* [WORK ITEM] Word for word, return the lines below from the first through the line that has "common name: eurasian wild pig", dropping the pictures.

[INFORMATION SHOWN — start]

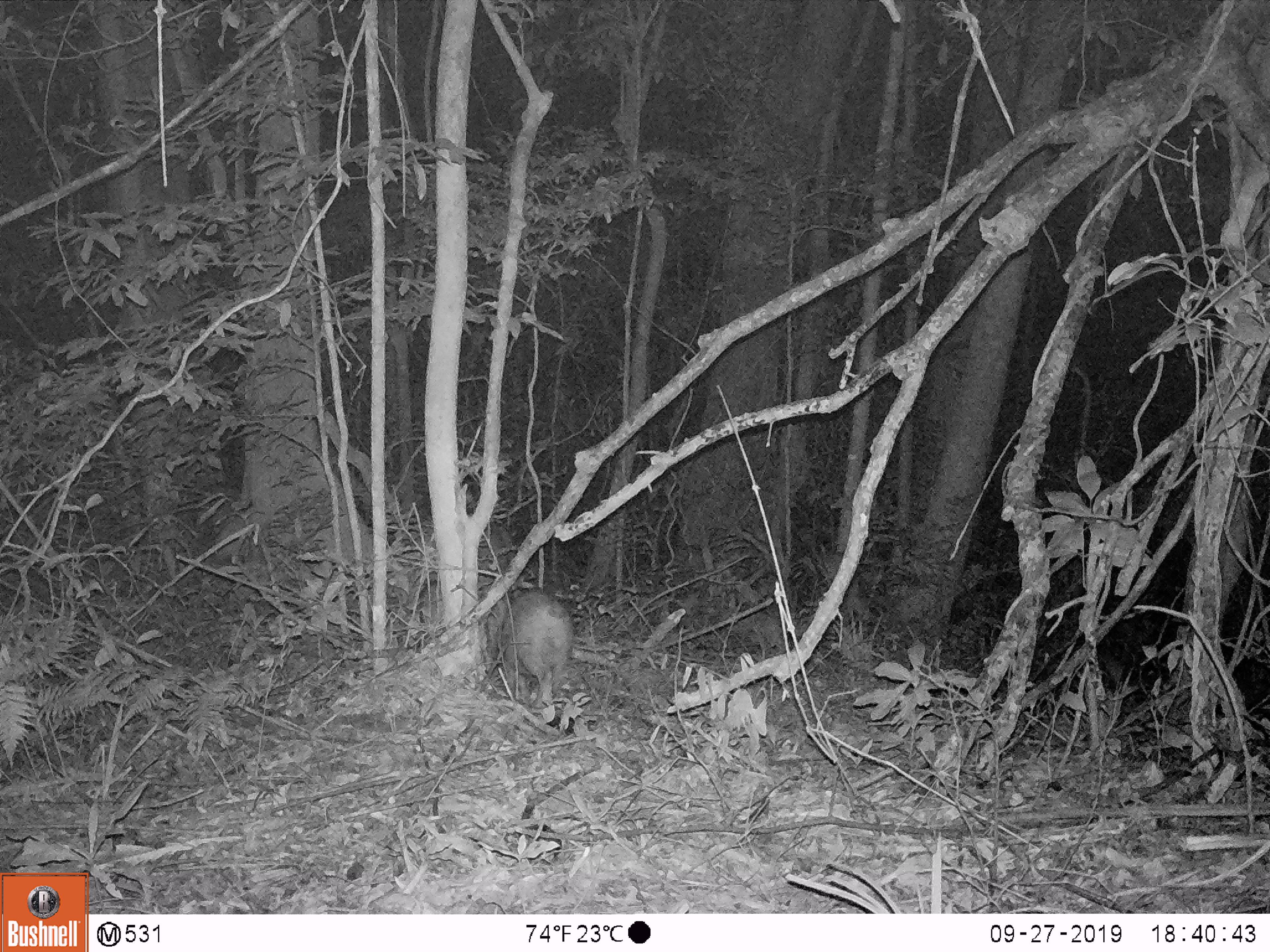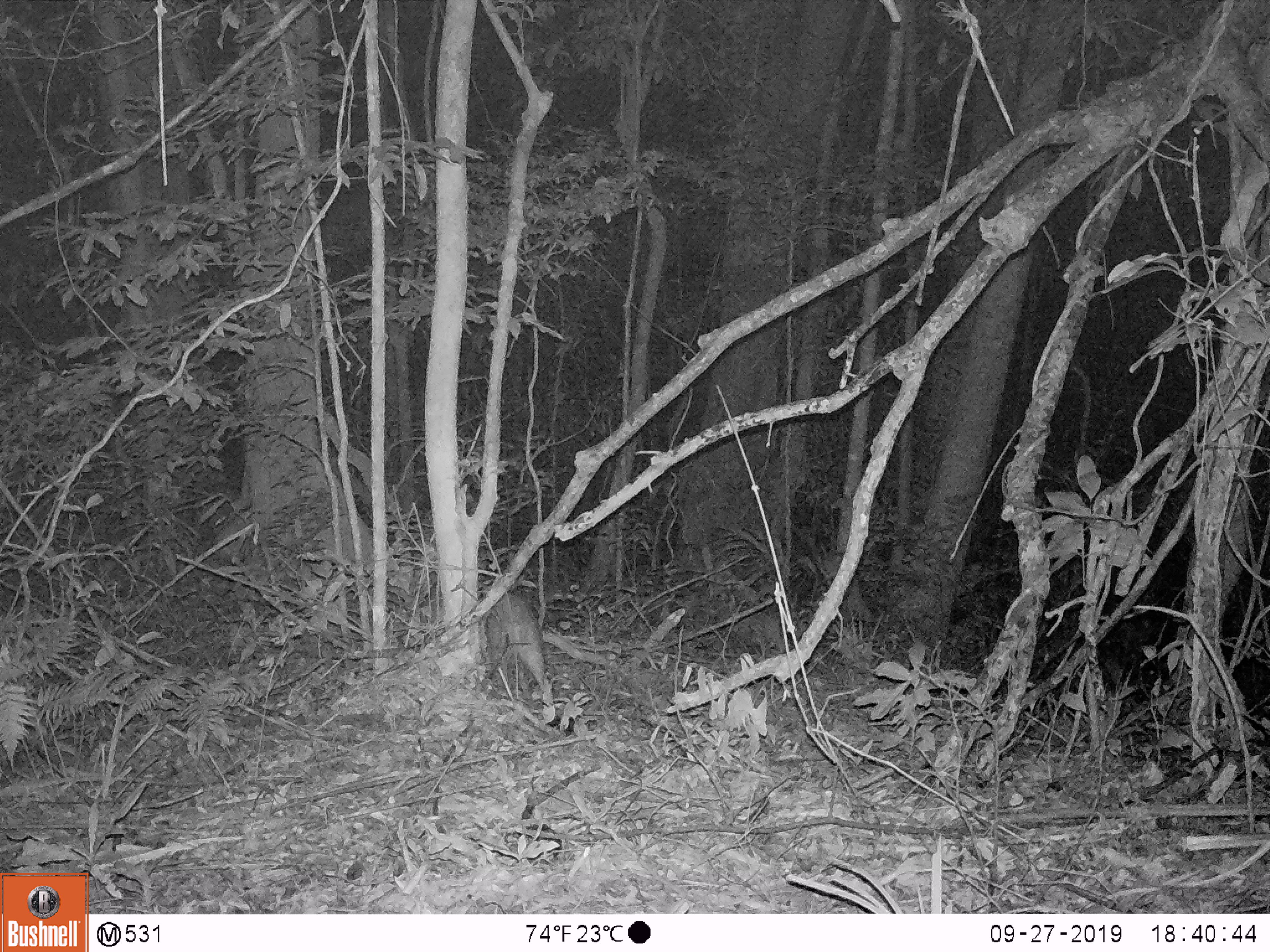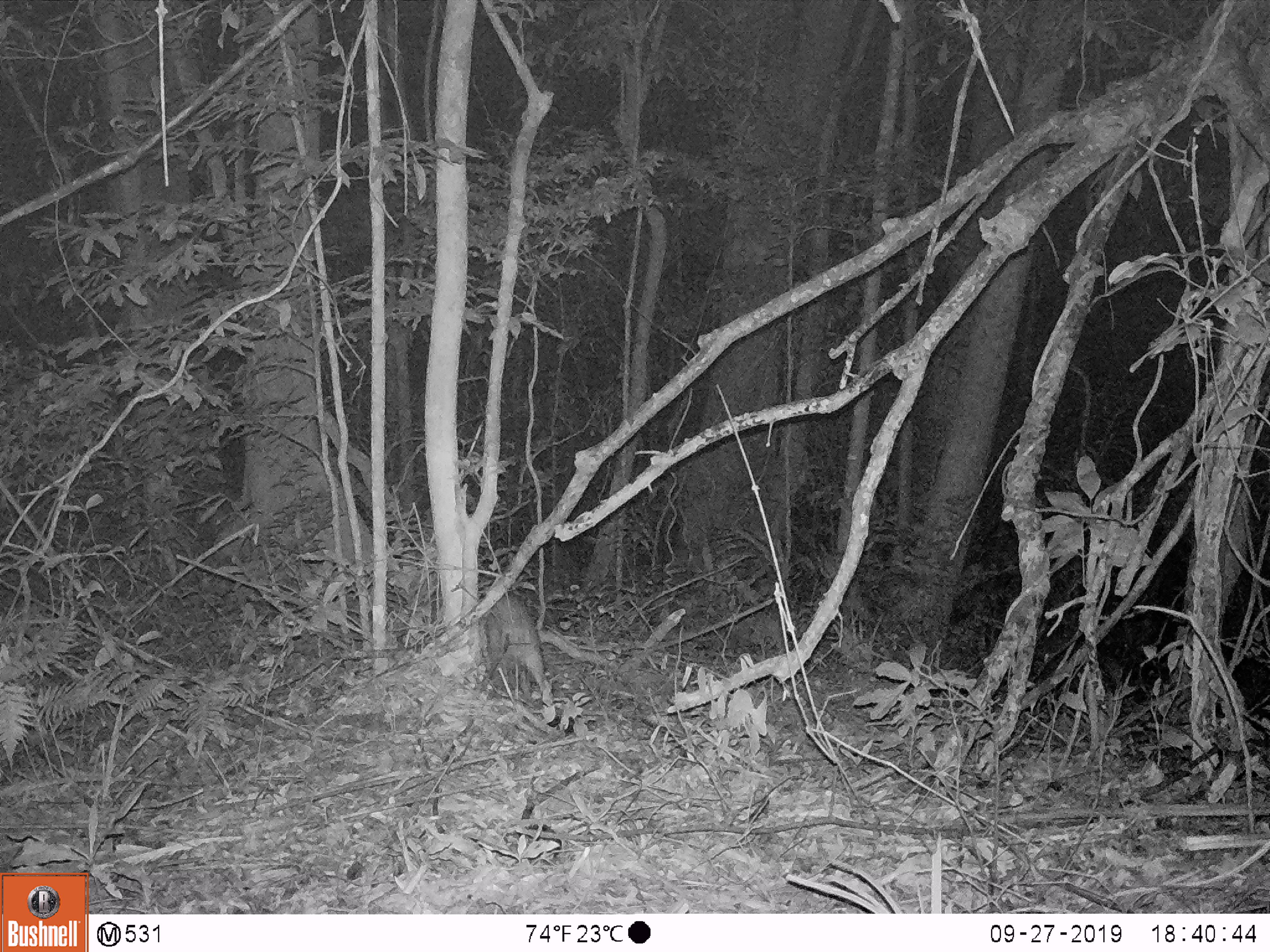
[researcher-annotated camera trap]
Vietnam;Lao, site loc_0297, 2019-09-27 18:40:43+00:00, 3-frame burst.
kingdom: Animalia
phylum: Chordata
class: Mammalia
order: Artiodactyla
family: Suidae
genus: Sus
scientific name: Sus scrofa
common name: eurasian wild pig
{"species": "eurasian wild pig (Sus scrofa)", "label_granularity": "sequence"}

[INFORMATION SHOWN — finish]

* [ANSWER TO THIS PROBLEM]
[researcher-annotated camera trap]
Vietnam;Lao, site loc_0297, 2019-09-27 18:40:43+00:00, 3-frame burst.
kingdom: Animalia
phylum: Chordata
class: Mammalia
order: Artiodactyla
family: Suidae
genus: Sus
scientific name: Sus scrofa
common name: eurasian wild pig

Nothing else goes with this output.